What you have to do
Convert the material from the line containing "Examining the photograph, in" through the end of the material, inclusive, into a two-column CSV headed text and answer. Use one row for each text-and-answer pair, and put each value in a single quoted field with line breaks replaced by spaces.

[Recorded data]
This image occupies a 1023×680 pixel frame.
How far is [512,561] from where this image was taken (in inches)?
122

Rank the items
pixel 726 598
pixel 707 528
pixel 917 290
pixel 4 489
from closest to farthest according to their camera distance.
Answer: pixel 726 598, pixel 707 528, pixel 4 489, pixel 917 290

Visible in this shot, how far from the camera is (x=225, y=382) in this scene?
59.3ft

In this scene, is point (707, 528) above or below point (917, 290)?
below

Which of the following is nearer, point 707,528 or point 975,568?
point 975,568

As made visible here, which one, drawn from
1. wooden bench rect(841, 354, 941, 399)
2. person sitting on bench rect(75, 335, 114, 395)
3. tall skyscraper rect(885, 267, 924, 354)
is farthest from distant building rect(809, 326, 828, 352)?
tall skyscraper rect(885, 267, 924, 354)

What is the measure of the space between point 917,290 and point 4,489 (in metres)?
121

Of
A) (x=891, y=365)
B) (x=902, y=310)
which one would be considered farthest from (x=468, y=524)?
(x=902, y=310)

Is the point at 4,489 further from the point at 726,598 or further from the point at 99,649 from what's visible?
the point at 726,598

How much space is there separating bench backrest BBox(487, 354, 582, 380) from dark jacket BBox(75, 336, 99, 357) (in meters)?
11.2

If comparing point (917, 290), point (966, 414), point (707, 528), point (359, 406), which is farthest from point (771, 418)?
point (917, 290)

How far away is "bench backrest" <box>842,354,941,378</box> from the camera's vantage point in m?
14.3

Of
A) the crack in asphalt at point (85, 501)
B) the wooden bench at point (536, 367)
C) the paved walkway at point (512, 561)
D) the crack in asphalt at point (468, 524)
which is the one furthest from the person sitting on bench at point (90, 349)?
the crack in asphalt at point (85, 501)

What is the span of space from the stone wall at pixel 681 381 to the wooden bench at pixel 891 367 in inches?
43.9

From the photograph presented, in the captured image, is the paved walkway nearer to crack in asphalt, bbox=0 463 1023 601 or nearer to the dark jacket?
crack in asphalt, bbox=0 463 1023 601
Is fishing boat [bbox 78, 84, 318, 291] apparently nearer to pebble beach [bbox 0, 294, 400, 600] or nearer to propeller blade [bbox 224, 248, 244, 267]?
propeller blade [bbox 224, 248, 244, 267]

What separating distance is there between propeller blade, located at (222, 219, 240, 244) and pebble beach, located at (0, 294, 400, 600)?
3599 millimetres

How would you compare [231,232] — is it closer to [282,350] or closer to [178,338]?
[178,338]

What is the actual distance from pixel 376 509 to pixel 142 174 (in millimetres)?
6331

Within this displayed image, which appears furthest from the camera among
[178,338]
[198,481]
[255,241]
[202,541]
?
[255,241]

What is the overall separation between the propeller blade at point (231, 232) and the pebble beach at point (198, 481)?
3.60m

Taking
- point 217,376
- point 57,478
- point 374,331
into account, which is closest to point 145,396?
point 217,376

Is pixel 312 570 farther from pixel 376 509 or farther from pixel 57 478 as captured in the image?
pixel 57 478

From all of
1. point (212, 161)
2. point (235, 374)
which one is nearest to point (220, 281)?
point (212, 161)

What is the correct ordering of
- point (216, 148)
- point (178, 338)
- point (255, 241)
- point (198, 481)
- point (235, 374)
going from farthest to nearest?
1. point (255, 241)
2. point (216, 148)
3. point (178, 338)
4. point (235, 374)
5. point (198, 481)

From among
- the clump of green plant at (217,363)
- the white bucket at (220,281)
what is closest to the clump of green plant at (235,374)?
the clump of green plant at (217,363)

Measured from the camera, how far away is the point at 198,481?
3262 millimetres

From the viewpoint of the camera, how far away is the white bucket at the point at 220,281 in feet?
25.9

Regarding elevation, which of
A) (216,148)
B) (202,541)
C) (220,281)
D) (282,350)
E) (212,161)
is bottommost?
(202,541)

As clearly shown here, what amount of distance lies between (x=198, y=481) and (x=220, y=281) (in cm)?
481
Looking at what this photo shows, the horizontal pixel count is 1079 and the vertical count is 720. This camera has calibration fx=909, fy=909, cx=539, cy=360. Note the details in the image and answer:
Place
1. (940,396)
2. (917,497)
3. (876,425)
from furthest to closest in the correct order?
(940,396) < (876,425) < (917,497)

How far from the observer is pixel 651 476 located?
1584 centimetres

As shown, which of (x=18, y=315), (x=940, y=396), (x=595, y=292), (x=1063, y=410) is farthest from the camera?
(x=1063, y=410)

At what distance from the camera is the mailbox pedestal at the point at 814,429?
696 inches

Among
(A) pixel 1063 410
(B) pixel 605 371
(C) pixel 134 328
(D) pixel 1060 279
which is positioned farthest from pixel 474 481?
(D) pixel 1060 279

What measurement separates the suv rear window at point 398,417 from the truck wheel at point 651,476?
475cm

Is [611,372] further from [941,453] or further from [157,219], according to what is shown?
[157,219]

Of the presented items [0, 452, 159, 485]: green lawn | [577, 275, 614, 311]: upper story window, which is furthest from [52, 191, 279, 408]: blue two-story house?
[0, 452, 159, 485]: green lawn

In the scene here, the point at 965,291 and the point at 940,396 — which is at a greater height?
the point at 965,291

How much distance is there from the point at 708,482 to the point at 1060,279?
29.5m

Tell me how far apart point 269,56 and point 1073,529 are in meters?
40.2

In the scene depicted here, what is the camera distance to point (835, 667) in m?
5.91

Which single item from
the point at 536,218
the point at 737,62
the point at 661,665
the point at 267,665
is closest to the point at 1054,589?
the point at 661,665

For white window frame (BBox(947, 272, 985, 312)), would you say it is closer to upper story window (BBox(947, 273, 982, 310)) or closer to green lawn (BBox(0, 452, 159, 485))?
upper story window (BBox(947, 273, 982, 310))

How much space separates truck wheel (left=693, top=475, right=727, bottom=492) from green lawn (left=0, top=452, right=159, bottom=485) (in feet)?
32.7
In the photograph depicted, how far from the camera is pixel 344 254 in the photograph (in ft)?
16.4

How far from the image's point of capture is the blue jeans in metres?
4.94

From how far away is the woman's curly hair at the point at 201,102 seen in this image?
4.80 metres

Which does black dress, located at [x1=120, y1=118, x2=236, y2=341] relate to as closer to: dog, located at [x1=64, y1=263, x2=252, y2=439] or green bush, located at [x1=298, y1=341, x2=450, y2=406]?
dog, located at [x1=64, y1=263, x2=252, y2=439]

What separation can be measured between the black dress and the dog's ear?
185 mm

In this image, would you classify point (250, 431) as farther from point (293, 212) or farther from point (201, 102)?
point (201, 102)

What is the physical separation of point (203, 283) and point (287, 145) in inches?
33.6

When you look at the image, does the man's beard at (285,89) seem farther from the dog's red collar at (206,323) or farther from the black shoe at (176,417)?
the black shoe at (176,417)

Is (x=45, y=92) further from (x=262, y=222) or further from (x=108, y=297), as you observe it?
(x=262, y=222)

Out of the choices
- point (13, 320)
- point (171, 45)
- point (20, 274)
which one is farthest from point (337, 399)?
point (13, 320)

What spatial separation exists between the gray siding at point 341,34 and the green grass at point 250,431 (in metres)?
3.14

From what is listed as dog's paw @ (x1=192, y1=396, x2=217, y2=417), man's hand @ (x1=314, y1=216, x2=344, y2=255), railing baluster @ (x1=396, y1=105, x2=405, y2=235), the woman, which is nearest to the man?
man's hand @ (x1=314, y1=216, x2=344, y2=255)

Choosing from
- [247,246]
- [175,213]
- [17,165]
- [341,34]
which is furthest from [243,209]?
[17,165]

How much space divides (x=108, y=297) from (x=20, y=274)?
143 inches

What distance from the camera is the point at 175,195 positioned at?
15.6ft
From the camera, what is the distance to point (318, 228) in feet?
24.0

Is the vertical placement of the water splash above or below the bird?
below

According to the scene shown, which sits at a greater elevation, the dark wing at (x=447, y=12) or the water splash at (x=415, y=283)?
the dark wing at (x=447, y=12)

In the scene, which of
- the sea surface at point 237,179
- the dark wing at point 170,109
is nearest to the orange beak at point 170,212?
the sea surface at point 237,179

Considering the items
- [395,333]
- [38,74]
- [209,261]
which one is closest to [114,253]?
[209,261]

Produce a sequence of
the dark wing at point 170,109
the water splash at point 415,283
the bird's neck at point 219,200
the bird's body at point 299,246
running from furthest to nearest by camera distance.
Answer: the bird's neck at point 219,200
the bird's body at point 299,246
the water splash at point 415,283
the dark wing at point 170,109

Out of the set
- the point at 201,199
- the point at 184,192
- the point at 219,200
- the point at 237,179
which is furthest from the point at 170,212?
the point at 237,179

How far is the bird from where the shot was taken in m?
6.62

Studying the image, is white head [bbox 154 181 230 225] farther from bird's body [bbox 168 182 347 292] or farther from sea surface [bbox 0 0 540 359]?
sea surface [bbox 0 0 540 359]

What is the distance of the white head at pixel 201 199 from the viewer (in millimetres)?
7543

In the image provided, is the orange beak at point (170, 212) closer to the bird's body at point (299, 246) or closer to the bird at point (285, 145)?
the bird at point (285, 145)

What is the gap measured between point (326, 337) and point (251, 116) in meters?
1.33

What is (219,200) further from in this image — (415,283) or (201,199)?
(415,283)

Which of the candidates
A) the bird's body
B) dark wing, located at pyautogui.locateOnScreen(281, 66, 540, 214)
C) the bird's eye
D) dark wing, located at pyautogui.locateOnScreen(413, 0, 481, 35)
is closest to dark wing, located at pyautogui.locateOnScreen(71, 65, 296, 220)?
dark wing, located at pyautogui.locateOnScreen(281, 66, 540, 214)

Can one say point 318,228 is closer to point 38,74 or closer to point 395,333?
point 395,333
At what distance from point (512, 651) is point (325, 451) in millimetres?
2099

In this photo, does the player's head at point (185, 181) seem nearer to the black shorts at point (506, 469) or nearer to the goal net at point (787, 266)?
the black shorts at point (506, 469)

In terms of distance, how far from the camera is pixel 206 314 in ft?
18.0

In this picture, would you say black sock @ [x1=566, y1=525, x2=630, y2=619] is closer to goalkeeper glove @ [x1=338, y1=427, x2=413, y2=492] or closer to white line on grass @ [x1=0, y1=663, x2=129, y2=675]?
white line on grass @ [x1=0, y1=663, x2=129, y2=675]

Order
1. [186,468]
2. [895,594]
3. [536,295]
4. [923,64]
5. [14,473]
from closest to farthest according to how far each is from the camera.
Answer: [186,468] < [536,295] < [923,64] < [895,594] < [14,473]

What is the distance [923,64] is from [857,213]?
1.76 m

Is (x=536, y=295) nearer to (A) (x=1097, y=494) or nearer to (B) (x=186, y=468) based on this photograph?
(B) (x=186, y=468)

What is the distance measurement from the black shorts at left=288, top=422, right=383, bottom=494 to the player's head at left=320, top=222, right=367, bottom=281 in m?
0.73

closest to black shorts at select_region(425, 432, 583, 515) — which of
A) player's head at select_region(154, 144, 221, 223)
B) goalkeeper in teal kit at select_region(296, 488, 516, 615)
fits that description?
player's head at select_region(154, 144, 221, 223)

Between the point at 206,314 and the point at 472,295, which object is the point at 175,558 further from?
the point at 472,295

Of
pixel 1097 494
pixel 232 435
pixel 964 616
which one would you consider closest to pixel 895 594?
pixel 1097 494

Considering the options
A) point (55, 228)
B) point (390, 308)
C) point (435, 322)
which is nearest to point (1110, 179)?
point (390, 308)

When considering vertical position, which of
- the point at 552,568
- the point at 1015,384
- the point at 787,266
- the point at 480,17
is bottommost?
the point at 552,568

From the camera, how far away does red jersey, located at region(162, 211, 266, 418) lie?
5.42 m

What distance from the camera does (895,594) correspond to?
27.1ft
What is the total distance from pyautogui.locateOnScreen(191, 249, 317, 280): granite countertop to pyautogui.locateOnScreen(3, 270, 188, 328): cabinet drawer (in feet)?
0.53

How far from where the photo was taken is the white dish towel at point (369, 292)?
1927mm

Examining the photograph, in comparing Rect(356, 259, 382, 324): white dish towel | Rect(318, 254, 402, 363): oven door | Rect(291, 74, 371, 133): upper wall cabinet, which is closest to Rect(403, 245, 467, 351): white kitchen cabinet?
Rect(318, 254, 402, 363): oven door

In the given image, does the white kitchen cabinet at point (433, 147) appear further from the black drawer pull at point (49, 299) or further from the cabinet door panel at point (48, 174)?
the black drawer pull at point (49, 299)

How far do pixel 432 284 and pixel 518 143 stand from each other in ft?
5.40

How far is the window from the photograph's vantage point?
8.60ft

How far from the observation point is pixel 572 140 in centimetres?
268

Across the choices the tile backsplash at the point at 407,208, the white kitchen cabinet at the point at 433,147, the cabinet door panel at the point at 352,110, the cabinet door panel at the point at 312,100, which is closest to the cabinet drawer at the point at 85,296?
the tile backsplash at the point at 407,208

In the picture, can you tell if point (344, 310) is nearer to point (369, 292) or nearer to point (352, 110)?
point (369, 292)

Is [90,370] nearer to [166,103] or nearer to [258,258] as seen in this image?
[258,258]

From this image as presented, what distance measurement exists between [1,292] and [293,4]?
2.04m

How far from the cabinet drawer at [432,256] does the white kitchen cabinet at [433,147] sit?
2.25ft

Expected output
text,answer
"Examining the photograph, in comparing Rect(356, 259, 382, 324): white dish towel | Rect(318, 254, 402, 363): oven door | Rect(291, 74, 371, 133): upper wall cabinet, which is closest to Rect(403, 245, 467, 351): white kitchen cabinet?","Rect(318, 254, 402, 363): oven door"
"In the given image, does the white kitchen cabinet at point (433, 147) appear further from the black drawer pull at point (49, 299) or further from the cabinet door panel at point (48, 174)?","the black drawer pull at point (49, 299)"
"How far do pixel 432 284 and pixel 518 143 stand from each other in ft?","5.40"
"How far is the window from the photograph's vantage point?","8.60ft"
"How far from the observation point is pixel 572 140 in centimetres?","268"
"Across the choices the tile backsplash at the point at 407,208, the white kitchen cabinet at the point at 433,147, the cabinet door panel at the point at 352,110, the cabinet door panel at the point at 312,100, which is closest to the cabinet drawer at the point at 85,296?","the tile backsplash at the point at 407,208"
"In the picture, can you tell if point (344, 310) is nearer to point (369, 292) or nearer to point (352, 110)?","point (369, 292)"
"Is [90,370] nearer to [166,103] or nearer to [258,258] as seen in this image?","[258,258]"
"From this image as presented, what distance measurement exists between [1,292] and [293,4]?","2.04m"
"How far from the cabinet drawer at [432,256] does the white kitchen cabinet at [433,147] sit?","2.25ft"